EXCERPTED RECORDS.
- Opening Delimiter -
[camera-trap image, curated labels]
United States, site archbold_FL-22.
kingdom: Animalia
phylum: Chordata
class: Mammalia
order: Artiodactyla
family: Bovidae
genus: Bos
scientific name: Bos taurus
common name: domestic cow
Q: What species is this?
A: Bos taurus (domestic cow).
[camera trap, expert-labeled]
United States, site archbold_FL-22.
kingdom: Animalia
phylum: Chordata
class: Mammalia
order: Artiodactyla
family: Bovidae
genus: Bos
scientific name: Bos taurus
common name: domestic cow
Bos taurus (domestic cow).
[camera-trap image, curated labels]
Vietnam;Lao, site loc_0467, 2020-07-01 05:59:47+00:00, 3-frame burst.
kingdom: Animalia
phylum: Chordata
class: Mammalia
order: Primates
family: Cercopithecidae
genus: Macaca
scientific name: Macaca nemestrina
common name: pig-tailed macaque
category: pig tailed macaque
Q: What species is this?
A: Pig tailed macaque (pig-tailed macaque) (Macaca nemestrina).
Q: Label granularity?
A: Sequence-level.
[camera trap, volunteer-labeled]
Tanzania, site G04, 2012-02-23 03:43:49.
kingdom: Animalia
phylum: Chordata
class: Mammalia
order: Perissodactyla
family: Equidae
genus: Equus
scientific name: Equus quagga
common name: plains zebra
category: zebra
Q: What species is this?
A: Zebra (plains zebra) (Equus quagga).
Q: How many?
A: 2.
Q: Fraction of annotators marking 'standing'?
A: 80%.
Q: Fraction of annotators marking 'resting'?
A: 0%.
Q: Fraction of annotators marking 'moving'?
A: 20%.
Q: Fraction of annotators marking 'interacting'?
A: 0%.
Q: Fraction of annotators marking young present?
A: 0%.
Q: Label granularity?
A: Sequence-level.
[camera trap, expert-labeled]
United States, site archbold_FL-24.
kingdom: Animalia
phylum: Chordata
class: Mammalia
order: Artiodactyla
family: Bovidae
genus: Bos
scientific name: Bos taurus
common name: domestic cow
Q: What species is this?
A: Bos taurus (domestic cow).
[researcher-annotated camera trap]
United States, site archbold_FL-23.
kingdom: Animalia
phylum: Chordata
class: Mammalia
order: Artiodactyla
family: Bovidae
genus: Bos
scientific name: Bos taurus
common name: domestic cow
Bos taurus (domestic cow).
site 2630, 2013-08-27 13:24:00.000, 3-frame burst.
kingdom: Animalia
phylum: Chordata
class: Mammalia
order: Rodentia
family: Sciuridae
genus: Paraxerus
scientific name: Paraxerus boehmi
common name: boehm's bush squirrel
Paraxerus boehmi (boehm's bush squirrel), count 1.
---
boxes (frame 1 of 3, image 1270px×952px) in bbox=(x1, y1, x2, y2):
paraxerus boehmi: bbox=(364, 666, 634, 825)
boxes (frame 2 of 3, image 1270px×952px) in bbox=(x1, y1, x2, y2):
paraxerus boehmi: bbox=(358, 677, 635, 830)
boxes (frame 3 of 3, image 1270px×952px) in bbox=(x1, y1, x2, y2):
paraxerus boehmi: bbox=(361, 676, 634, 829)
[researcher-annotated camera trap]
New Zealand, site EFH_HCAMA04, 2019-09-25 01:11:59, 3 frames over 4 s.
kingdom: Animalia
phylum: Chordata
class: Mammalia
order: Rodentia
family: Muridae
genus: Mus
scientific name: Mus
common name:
- Closing Delimiter -
WHAT YOU ARE ASKED TO DO. Some lines above hold the word "annotators". Copy all of them.

RESULT.
Q: Fraction of annotators marking 'standing'?
Q: Fraction of annotators marking 'resting'?
Q: Fraction of annotators marking 'moving'?
Q: Fraction of annotators marking 'interacting'?
Q: Fraction of annotators marking young present?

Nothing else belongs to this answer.